TASK DIRECTIONS
Exactly the lines from the one containing "From the image, does" through the end of the data below are to be reproduced, and nothing besides them.

PROVIDED RECORDS start

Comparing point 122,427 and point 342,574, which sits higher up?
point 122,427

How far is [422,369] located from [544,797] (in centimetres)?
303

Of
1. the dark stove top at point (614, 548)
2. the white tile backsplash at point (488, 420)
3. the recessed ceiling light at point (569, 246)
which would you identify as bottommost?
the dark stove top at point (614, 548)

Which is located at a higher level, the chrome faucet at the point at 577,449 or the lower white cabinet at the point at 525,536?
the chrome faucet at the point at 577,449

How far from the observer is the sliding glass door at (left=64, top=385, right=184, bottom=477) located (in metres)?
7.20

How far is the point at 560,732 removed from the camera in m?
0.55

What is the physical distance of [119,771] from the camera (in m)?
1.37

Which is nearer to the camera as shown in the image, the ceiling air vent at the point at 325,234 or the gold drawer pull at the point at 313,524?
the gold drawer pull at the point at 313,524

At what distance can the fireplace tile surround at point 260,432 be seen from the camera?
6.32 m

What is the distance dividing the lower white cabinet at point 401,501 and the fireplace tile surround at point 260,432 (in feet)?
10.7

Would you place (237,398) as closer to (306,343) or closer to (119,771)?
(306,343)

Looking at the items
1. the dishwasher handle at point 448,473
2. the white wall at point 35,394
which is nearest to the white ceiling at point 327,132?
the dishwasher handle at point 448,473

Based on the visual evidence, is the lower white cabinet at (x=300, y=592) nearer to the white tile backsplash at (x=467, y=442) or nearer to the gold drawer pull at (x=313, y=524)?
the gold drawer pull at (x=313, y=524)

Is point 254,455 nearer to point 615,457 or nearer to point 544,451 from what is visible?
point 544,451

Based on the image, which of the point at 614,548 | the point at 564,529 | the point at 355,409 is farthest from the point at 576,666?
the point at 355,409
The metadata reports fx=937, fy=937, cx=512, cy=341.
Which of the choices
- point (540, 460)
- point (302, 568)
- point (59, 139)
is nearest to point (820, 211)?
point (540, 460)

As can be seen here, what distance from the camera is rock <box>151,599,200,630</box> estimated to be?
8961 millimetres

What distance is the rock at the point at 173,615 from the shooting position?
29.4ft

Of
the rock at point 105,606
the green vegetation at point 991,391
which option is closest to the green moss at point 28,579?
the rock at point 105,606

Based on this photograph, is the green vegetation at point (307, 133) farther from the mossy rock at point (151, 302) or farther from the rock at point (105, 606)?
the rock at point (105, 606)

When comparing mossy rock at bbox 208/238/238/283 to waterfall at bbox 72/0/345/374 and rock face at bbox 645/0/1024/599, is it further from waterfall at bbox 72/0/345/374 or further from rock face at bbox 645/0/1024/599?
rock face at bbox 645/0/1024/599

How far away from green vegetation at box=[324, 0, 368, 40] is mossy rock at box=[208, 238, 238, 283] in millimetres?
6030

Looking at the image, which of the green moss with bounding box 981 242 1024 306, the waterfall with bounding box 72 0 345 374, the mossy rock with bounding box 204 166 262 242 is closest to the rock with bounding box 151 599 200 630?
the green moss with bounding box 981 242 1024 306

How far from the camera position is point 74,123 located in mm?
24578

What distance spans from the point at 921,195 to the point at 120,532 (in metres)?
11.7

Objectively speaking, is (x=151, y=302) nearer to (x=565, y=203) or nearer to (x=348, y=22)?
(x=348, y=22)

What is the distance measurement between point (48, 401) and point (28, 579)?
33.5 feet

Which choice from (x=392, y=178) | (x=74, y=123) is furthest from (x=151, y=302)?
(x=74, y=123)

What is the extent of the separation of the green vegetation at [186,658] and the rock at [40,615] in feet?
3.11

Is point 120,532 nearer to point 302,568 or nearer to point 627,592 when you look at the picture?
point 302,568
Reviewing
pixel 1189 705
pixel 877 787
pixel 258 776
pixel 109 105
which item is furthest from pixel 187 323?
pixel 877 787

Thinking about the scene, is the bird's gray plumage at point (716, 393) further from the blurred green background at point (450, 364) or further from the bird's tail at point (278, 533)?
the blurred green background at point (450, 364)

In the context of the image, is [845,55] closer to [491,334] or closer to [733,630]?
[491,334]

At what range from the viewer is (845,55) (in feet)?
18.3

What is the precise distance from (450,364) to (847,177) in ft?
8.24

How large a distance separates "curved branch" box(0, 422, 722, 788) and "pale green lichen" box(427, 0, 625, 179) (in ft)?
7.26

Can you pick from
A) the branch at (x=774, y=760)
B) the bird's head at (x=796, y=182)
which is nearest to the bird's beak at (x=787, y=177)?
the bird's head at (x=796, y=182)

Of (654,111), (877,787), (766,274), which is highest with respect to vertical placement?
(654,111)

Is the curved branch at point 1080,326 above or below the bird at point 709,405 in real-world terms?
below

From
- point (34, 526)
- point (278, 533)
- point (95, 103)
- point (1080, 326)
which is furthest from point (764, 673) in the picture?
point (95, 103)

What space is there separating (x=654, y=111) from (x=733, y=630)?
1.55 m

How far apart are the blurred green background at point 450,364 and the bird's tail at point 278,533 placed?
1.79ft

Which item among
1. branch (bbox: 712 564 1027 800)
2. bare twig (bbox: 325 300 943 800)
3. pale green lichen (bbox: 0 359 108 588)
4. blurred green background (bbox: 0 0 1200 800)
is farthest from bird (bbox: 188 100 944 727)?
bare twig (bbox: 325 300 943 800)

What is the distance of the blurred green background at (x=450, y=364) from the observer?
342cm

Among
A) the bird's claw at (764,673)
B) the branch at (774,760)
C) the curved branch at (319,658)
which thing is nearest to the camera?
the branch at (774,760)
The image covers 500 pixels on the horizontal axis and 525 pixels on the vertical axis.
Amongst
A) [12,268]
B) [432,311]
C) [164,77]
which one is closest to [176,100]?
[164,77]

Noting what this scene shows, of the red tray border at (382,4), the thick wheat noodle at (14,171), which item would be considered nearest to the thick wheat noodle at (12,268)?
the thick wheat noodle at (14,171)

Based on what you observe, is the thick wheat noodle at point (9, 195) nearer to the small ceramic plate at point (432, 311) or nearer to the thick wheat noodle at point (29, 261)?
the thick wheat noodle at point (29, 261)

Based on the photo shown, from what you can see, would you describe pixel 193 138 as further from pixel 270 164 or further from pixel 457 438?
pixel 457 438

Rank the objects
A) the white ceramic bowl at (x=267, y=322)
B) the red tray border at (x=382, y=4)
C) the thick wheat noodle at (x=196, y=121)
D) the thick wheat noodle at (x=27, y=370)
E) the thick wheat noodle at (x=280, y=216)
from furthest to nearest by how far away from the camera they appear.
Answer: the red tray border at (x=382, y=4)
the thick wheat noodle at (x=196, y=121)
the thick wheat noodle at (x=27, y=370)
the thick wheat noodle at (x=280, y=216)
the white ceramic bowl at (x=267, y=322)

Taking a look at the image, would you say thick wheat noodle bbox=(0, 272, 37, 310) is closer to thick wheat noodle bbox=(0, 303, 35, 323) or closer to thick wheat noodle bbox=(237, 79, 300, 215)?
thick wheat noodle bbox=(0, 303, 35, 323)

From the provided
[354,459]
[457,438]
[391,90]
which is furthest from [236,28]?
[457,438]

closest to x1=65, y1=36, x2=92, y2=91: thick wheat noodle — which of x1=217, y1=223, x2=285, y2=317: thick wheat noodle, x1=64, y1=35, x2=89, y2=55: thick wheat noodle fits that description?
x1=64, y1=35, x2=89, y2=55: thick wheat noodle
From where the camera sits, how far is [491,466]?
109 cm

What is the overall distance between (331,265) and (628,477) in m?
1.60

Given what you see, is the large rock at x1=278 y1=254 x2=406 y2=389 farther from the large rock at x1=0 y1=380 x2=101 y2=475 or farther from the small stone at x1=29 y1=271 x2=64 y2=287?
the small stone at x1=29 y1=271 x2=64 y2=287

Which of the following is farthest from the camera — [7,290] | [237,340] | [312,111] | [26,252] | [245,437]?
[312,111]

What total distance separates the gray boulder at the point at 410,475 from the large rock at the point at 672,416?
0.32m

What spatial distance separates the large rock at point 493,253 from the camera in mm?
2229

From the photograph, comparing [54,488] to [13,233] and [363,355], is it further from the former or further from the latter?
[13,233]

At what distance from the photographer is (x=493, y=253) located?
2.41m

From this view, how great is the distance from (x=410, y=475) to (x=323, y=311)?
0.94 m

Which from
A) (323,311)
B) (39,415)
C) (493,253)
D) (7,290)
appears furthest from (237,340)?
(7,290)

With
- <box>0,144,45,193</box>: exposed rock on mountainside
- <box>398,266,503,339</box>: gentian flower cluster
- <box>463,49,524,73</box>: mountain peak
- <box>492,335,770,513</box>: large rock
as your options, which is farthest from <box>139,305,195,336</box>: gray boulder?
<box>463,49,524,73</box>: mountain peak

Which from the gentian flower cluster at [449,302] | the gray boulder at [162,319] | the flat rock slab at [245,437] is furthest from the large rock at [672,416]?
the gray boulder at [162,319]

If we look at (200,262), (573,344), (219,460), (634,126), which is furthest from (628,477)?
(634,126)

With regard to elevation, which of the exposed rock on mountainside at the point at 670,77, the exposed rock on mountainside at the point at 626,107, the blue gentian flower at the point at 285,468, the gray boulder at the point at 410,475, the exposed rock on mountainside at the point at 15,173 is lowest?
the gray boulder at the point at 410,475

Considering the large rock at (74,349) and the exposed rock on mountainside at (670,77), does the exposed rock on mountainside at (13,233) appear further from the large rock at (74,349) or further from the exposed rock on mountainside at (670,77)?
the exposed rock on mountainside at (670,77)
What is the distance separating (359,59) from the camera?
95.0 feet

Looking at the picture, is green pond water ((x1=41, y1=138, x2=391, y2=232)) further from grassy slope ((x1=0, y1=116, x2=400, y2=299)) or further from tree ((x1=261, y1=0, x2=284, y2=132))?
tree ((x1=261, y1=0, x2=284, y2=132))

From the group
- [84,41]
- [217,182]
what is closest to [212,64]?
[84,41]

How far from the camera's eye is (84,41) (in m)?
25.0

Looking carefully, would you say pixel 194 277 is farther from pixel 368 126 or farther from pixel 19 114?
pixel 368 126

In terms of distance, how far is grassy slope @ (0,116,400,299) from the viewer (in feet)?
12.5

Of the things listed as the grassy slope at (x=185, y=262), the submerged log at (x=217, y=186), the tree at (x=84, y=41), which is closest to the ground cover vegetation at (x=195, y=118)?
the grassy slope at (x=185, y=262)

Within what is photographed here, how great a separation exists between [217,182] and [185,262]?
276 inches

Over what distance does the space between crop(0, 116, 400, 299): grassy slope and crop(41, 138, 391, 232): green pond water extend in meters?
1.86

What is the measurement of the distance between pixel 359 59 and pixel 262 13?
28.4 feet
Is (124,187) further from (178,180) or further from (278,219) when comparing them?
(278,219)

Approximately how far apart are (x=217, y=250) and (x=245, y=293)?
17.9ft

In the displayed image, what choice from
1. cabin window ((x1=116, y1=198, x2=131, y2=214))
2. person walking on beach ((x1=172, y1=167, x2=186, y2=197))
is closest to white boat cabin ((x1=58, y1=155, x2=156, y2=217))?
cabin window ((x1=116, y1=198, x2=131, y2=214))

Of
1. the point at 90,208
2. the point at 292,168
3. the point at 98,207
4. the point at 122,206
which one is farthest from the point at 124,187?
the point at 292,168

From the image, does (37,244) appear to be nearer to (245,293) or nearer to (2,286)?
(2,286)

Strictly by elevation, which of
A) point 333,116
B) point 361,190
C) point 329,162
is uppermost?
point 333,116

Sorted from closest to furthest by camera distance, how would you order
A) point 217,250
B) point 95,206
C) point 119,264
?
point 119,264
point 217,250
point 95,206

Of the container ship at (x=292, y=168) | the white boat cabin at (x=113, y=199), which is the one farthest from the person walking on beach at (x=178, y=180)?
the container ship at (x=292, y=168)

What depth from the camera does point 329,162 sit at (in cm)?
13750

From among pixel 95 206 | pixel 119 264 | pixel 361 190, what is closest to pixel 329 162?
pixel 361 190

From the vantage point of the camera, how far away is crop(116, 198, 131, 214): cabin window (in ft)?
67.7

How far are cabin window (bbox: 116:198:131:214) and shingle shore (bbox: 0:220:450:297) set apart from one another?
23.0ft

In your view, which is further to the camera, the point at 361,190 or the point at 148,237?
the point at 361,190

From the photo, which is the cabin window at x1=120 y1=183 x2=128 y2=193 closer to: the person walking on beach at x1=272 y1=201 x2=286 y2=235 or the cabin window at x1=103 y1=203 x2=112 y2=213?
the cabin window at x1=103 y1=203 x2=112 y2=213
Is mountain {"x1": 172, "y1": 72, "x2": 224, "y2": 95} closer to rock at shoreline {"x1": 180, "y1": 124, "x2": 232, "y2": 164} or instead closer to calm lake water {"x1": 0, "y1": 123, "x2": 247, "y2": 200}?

PROVIDED RECORDS end

SOLVED EXERCISE
From the image, does (37,244) appear to be nearer to (245,293) or nearer to (2,286)?
(2,286)

Strictly by elevation, which of
A) point 333,116
B) point 361,190
C) point 329,162
is uppermost?
point 333,116

Sorted from closest to furthest by camera distance, how would you order
A) point 217,250
B) point 95,206
C) point 119,264
?
point 119,264
point 217,250
point 95,206

Of the container ship at (x=292, y=168) | the white boat cabin at (x=113, y=199), which is the one farthest from the person walking on beach at (x=178, y=180)?
the container ship at (x=292, y=168)

What depth from the camera does point 329,162 sit at (in cm)?
13750

From among pixel 95 206 | pixel 119 264 | pixel 361 190, what is closest to pixel 329 162?
pixel 361 190

From the vantage point of the camera, how far away is crop(116, 198, 131, 214): cabin window (in ft)?
67.7

How far are cabin window (bbox: 116:198:131:214) and shingle shore (bbox: 0:220:450:297) set apart from one another?
23.0ft

In your view, which is further to the camera, the point at 361,190 or the point at 148,237?
the point at 361,190

From the photo, which is the cabin window at x1=120 y1=183 x2=128 y2=193 closer to: the person walking on beach at x1=272 y1=201 x2=286 y2=235 or the cabin window at x1=103 y1=203 x2=112 y2=213?
the cabin window at x1=103 y1=203 x2=112 y2=213
Is mountain {"x1": 172, "y1": 72, "x2": 224, "y2": 95} closer to rock at shoreline {"x1": 180, "y1": 124, "x2": 232, "y2": 164} or instead closer to calm lake water {"x1": 0, "y1": 123, "x2": 247, "y2": 200}?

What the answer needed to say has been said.